**MATERIALS PROVIDED**.
########

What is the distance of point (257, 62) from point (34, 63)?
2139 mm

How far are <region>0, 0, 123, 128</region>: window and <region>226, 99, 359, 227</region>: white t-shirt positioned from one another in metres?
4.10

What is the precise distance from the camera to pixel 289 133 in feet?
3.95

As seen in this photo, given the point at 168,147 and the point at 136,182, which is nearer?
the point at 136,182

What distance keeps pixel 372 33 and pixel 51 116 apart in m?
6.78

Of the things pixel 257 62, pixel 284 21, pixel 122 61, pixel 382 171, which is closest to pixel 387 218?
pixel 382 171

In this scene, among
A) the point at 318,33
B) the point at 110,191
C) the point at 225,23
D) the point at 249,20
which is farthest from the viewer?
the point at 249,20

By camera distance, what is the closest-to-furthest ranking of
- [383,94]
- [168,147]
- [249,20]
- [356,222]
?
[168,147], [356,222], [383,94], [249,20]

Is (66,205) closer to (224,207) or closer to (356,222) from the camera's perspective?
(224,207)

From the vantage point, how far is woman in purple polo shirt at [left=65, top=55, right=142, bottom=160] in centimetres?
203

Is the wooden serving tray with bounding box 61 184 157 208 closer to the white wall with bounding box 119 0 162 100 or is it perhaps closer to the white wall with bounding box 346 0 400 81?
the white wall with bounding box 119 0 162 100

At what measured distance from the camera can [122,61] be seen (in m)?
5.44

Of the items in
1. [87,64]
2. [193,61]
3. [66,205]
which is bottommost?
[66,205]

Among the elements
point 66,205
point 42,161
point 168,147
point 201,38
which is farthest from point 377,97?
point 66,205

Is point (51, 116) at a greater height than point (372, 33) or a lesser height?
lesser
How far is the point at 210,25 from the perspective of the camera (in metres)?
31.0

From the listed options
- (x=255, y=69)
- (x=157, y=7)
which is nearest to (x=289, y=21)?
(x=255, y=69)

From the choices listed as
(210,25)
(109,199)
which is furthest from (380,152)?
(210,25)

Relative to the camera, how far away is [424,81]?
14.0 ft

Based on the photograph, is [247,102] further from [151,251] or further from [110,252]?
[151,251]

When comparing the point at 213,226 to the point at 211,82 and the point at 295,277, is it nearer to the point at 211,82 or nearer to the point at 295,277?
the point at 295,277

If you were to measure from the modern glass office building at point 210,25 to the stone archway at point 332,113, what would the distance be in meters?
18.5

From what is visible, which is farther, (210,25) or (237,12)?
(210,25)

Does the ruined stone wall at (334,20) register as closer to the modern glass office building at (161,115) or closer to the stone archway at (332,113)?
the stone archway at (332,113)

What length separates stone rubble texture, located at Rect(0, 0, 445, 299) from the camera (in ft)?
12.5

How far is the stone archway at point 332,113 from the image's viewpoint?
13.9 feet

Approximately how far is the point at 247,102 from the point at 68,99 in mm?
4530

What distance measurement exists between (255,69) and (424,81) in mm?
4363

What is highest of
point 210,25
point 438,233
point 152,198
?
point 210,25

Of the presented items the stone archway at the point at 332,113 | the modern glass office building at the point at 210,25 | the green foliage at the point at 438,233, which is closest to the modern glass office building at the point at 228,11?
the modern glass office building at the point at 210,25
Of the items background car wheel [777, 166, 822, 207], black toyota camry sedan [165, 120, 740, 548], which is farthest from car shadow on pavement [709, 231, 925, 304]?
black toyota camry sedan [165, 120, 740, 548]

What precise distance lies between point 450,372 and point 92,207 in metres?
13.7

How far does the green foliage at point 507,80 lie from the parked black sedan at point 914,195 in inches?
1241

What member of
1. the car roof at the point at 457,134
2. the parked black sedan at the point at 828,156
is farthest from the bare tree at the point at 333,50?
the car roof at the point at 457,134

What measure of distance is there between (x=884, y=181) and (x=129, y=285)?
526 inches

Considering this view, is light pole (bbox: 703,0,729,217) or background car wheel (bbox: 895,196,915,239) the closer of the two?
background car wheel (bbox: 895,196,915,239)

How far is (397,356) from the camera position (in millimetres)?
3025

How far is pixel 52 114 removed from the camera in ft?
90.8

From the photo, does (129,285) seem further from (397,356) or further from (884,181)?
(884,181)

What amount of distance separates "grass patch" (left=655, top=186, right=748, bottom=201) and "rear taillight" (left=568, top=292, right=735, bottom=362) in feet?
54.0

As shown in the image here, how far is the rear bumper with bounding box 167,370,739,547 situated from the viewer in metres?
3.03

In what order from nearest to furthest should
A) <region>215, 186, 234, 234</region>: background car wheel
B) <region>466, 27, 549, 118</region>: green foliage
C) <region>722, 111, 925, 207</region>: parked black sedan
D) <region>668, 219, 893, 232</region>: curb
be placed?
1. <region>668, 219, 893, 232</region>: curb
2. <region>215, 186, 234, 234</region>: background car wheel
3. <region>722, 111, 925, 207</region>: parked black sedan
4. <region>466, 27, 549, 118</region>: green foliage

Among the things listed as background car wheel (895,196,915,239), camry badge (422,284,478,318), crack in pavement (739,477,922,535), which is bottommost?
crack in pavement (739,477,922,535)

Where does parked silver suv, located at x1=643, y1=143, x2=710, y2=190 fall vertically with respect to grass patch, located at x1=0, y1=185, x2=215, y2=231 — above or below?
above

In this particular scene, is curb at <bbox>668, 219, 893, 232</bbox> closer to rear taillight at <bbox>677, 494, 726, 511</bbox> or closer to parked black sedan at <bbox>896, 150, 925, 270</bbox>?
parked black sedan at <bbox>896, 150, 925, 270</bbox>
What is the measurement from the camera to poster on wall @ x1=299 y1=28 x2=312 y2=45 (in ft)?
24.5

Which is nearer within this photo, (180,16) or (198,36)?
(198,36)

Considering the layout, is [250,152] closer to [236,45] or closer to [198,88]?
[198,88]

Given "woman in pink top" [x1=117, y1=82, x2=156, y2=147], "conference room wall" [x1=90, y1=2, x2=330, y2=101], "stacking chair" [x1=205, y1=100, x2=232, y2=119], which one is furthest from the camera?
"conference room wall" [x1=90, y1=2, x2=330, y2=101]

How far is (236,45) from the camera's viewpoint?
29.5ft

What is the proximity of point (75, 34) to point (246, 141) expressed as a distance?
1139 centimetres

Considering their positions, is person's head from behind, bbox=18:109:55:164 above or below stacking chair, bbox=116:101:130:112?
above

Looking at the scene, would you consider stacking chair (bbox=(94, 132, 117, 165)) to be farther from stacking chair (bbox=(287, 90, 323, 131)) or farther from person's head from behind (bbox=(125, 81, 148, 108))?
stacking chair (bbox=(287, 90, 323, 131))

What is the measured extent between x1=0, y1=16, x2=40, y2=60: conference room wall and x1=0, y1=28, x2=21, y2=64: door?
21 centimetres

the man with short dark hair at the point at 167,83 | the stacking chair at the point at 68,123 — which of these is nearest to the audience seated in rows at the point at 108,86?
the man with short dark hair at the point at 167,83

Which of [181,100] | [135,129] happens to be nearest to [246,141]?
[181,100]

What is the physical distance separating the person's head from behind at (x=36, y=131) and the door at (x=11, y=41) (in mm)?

########

**WHAT YOU NEED TO DO**. Rewrite the data starting at the line containing "Which is nearer within" and ending at the line containing "1139 centimetres" as a two-column CSV with the headers input and output, one row per pair. Put each field in quotation marks and replace any line breaks with spaces.

**EXERCISE OUTPUT**.
input,output
"Which is nearer within this photo, (180,16) or (198,36)?","(198,36)"
"Considering the layout, is [250,152] closer to [236,45] or closer to [198,88]?","[198,88]"
"Given ""woman in pink top"" [x1=117, y1=82, x2=156, y2=147], ""conference room wall"" [x1=90, y1=2, x2=330, y2=101], ""stacking chair"" [x1=205, y1=100, x2=232, y2=119], which one is furthest from the camera?","""conference room wall"" [x1=90, y1=2, x2=330, y2=101]"
"How far is (236,45) from the camera's viewpoint?","29.5ft"
"What is the proximity of point (75, 34) to point (246, 141) expressed as a distance?","1139 centimetres"